▸ What is needed
Starting with the line that contains "Considering the objects", write out each line through the end of the listing, unchanged. Output nothing else.

+++ Record excerpts +++

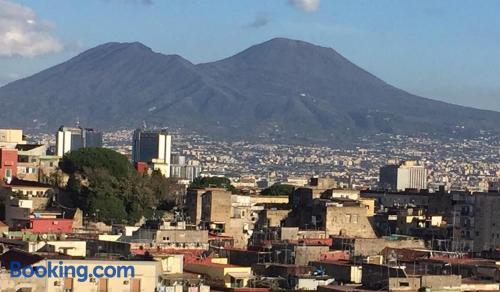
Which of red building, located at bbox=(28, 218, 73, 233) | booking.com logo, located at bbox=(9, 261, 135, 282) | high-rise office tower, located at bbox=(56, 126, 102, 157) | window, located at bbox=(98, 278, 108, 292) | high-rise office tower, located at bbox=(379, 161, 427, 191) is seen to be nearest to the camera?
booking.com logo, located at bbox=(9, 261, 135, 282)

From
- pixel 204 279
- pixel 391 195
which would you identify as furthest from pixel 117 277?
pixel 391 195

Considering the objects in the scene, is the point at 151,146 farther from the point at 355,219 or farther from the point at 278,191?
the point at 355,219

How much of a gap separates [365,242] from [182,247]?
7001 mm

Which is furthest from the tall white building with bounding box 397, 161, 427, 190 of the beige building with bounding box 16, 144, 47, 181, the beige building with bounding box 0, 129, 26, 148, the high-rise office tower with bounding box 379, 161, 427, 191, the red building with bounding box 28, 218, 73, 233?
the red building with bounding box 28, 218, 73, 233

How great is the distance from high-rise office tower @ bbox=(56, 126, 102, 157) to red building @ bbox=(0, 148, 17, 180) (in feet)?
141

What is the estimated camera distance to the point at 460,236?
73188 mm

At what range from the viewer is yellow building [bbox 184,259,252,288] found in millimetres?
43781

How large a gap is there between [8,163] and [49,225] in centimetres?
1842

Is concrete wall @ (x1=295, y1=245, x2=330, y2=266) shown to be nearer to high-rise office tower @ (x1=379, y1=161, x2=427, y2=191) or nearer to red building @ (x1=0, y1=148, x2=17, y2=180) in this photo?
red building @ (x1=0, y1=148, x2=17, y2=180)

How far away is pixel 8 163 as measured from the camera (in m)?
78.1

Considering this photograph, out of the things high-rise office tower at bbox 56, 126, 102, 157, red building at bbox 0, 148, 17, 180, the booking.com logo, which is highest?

+++

▸ Result of this task
Considering the objects in the scene, is the point at 151,146 farther from the point at 355,219 or farther from the point at 278,191?
the point at 355,219

How much of a gap separates [365,242] from [182,247]?
7001 mm

Which is furthest from the tall white building with bounding box 397, 161, 427, 190 of the beige building with bounding box 16, 144, 47, 181, the beige building with bounding box 0, 129, 26, 148, the high-rise office tower with bounding box 379, 161, 427, 191, the red building with bounding box 28, 218, 73, 233?
the red building with bounding box 28, 218, 73, 233

How great is the distance from high-rise office tower @ bbox=(56, 126, 102, 157) to red building @ bbox=(0, 148, 17, 180) (in feet)?
141

What is the estimated camera distance to the point at 460,236?
73188 mm

At what range from the viewer is yellow building [bbox 184,259,252,288] found in millimetres?
43781

How large a gap is there between [8,163] and [49,225] in centimetres?
1842

Is concrete wall @ (x1=295, y1=245, x2=330, y2=266) shown to be nearer to high-rise office tower @ (x1=379, y1=161, x2=427, y2=191) or nearer to red building @ (x1=0, y1=148, x2=17, y2=180) in this photo?
red building @ (x1=0, y1=148, x2=17, y2=180)

How far away is pixel 8 163 as measured from the camera (in m)?
78.1

Considering this photograph, out of the things high-rise office tower at bbox 56, 126, 102, 157, red building at bbox 0, 148, 17, 180, the booking.com logo, which is highest?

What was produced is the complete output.